(Reading text Opens)
DreamWorks Animation reported a fourth-quarter net loss of $247 million Tuesday, with the company confirming that it intends to sell its Glendale headquarters for $185 million and lease the property back to save money.
The figures come one month after DWA announced its massive restructuring plan, which took a $210.1 million pre-tax toll.
The Q4 shortfall compares with a gain of $17.2 million during the same period a year ago. The under-performance of “Penguins of Madagascar,” a November release that has grossed $82 million domestically and $275 million overseas, also hurt.
DWA reported sales of $234.2 million, up 14.7 percent over the same Oct. 1 – Dec. 31 period in 2013. The adjusted operating loss came in at $37.6 million, while its net loss was $64.1 million. Investors lost $3.08 per share, greater than the $3.01 analysts had projected, and way off the 20 cents per share gain for the same period a year ago.
The restructuring is designed to save $30 million in 2015 and $60 million by 2017, and includes laying off 500 workers and scaling back its film slate from three movies a year to two. The cost of implementing the plan in in the quarter was actually lower than the $290 million that some analysts had estimated.
DWA saw no Q4 revenue from Twentieth Century Fox, which markets and distributes DWA films, because its costs were not covered. “How to Train Your Dragon 2” contributed $66 million to the bottom line, but a chance for the studio to provide some positive news was lost when that film was beaten by “Big Hero 6” for the animated feature prize at Sunday’s Academy Awards.
“Dragon 2” was considered the studio’s best chance to win an Oscar since “Shrek” won the first animated-feature award in 2002, but instead it continued the company’s nine-film losing streak.
(Reading text Closes)
* [Instructions]
a - In the article on DreamWorks Animation's quarterly results, rewrite the paragraph beginning "The restructuring is designed" as a short bulleted list that keeps its main facts.
b - Pick up the article on DreamWorks Animation's quarterly results after its final sentence and continue it.
(Records provided Opens)
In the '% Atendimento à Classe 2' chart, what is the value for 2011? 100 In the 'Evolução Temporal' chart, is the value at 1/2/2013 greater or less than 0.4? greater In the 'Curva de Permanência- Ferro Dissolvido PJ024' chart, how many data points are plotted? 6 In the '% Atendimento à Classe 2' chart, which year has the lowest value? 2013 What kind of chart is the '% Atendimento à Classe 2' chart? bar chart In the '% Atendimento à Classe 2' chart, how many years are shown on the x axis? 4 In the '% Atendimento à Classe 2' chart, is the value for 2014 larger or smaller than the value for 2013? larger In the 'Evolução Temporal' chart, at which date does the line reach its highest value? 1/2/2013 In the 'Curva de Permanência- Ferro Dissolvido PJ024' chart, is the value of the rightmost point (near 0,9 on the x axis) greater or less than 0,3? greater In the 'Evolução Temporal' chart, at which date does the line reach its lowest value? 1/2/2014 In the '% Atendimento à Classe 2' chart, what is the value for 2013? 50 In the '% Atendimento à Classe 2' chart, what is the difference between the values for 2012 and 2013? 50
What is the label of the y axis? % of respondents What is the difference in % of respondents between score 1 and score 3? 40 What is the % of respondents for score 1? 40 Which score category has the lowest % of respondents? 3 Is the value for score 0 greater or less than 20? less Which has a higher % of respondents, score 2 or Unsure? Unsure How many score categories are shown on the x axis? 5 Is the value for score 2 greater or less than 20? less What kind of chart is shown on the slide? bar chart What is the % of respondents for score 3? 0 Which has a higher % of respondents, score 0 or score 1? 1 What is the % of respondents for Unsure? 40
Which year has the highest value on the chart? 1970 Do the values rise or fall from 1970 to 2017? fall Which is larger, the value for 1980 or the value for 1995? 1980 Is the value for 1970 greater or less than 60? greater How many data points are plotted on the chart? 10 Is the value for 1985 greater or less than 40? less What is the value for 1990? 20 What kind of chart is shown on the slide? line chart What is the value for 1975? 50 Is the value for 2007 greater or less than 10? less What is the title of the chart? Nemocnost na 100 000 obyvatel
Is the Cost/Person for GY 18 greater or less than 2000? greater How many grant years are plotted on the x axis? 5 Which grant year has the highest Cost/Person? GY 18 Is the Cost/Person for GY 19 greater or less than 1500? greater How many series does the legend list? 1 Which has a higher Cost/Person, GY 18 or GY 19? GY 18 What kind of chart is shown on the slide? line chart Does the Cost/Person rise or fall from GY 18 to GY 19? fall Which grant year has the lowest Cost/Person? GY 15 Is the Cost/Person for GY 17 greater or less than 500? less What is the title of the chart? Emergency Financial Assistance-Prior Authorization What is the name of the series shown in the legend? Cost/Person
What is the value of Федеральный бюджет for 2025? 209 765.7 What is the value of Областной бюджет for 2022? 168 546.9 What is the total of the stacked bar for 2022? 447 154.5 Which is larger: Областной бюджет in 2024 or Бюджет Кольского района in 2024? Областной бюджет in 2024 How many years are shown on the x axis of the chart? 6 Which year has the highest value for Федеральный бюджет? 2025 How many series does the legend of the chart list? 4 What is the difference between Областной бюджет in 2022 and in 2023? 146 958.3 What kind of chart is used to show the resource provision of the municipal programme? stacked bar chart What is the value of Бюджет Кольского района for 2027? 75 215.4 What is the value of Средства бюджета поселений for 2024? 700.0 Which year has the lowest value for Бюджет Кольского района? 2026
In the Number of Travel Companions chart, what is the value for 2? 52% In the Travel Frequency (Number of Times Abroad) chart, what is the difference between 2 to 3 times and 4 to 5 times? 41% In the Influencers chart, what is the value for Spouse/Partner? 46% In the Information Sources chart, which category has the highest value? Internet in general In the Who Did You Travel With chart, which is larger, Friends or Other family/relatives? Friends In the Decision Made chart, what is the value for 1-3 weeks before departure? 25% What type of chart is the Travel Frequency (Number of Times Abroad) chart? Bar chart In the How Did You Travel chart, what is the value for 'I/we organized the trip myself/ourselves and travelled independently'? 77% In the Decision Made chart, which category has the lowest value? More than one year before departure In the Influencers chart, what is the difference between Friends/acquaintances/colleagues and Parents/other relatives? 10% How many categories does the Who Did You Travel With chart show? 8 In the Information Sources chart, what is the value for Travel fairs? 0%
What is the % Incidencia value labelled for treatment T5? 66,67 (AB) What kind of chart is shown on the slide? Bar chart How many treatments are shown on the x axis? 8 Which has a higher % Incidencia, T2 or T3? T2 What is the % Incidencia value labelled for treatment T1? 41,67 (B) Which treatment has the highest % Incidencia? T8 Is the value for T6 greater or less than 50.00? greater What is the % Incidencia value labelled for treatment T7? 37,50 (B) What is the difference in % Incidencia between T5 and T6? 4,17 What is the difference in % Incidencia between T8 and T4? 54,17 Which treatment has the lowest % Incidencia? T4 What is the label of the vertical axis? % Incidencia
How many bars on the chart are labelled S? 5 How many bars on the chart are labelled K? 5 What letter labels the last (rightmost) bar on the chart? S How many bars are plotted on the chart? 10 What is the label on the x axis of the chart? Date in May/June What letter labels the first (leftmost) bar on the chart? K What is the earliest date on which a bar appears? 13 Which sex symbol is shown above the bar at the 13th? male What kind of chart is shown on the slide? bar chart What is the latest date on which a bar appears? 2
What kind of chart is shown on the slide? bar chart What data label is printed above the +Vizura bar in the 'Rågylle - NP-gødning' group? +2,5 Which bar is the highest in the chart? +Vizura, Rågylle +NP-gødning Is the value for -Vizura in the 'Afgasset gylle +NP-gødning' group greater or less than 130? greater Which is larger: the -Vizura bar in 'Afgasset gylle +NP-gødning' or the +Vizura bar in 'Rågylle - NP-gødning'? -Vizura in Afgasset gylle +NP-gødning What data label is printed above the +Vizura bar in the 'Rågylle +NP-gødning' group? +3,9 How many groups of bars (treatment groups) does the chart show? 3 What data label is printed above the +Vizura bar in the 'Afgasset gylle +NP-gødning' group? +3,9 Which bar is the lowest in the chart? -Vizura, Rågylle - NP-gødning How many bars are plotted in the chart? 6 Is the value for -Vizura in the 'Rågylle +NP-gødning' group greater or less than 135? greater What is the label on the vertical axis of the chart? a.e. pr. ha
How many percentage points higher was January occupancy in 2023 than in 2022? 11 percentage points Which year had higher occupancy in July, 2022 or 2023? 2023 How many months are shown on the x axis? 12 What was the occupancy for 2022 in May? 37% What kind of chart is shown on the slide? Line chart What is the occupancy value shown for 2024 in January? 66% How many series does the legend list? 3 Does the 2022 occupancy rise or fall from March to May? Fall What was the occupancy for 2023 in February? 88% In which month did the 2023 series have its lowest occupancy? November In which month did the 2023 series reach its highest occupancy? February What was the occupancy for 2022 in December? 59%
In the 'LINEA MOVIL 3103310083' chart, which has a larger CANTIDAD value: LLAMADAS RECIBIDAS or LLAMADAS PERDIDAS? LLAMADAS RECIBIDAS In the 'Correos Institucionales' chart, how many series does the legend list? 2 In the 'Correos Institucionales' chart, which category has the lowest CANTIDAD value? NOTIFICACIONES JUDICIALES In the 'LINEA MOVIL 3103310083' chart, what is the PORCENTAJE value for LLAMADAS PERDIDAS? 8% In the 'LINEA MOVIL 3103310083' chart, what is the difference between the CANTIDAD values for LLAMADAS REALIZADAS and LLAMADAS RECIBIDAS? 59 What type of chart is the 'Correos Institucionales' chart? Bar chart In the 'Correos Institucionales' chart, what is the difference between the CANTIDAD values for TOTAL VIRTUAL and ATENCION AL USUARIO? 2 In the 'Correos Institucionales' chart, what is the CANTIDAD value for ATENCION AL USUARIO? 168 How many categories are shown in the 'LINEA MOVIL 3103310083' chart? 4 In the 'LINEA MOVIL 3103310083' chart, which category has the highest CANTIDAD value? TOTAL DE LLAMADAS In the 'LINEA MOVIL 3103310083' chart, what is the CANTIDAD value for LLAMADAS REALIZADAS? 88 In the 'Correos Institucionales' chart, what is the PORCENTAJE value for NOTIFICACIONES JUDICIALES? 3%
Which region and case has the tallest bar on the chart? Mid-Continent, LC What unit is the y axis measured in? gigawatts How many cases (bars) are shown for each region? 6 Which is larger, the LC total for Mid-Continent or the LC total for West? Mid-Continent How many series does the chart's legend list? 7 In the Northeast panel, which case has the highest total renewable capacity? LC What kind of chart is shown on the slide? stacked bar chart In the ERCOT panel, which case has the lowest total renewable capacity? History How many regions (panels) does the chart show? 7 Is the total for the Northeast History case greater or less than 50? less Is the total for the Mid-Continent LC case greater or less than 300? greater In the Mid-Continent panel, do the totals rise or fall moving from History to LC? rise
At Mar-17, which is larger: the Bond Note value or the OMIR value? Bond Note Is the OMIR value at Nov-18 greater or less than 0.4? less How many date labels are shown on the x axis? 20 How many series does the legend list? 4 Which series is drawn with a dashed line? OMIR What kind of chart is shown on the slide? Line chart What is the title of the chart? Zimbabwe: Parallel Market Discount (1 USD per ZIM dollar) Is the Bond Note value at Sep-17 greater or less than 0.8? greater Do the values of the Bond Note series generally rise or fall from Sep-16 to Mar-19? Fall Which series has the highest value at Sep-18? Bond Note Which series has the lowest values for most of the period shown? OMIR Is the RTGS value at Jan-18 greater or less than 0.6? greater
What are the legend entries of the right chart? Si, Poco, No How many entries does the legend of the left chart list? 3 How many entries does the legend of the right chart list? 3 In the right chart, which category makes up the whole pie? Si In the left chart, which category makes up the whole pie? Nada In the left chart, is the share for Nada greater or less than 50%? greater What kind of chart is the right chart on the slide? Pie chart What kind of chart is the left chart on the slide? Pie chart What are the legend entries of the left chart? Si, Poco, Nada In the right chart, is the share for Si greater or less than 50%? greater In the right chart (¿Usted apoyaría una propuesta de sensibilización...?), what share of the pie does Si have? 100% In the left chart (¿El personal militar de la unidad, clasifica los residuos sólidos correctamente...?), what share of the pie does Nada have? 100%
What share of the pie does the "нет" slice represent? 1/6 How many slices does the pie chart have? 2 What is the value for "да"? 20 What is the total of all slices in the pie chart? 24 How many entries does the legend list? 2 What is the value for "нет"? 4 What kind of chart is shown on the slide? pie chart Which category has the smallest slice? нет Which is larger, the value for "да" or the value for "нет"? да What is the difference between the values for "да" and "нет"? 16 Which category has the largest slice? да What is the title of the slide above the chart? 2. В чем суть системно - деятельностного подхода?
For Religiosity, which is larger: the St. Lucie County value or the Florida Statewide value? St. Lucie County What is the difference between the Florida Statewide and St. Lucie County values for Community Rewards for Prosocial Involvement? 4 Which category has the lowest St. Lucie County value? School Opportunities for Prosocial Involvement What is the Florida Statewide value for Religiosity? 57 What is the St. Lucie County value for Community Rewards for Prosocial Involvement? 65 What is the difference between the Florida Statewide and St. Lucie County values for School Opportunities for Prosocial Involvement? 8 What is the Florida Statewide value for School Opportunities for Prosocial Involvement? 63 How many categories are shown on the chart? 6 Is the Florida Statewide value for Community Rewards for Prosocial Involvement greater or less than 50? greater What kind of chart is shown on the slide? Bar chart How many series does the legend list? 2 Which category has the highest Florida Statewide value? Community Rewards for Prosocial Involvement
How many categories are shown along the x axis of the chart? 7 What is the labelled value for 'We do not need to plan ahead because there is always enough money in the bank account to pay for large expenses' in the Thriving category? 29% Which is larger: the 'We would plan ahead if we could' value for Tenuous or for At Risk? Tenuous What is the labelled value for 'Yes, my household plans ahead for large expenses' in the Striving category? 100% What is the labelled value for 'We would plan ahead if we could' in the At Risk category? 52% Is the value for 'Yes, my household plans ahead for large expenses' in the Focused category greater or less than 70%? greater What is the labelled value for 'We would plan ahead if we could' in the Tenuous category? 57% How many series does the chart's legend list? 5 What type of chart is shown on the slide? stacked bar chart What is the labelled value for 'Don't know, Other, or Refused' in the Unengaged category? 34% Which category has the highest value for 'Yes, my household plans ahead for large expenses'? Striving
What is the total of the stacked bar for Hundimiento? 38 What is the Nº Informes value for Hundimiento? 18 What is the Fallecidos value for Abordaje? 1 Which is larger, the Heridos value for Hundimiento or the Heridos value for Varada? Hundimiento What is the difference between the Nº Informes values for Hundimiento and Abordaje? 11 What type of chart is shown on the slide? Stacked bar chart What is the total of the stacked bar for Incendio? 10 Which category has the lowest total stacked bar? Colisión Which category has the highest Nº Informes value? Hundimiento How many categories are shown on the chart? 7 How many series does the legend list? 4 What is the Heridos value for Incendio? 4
(Records provided Closes)
* [Answers to this exercise]
a -
- Projected savings: $30 million in 2015 and $60 million by 2017
- Measures: laying off 500 workers and cutting the film slate from three movies a year to two
- Cost in the quarter: below the $290 million some analysts had estimated

b -
“Although 2014 was a challenging year for our company, I am confident that our recent announcement to restructure our feature film business will enable us to deliver great films and better box office results, while improving the overall financial performance of our business,” said DWA chief executive Jeffrey Katzenberg.
“And while 2015 will be a transitional year for us, I couldn’t be more confident for the future. We have a set of strategic imperatives in place designed to ensure sustainable and profitable growth over the long term.”
Revenue from DWA’s TV operations gained 7.7 percent to $50.7 million, but profits declined from $7.3 million to a loss of $2.6 million, due mainly to revisions in estimated future revenues for marketing and specials. Its consumer products division reported that sales were up 77.5 percent to $22.1 million and that profits rose to $6.1 million.
As bleak as the Q4 numbers were overall, they contained few if any surprises. On Tuesday, stock in the company ended trading up 2.5 percent to $21.13.
Eric Wold, an analyst with B. Riley, on Monday gave DWA a “buy” recommendation, while admitting that the rest of the year looked “uninspiring” and that its only release, next month’s “Home,” would probably lose money.
“With that in mind, we stress that investors considering DreamWorks at these levels need to focus on an expected rebound in 2016 on both a stronger film slate, more focused management and release strategy as well as the margin benefit of a reduced cost structure.”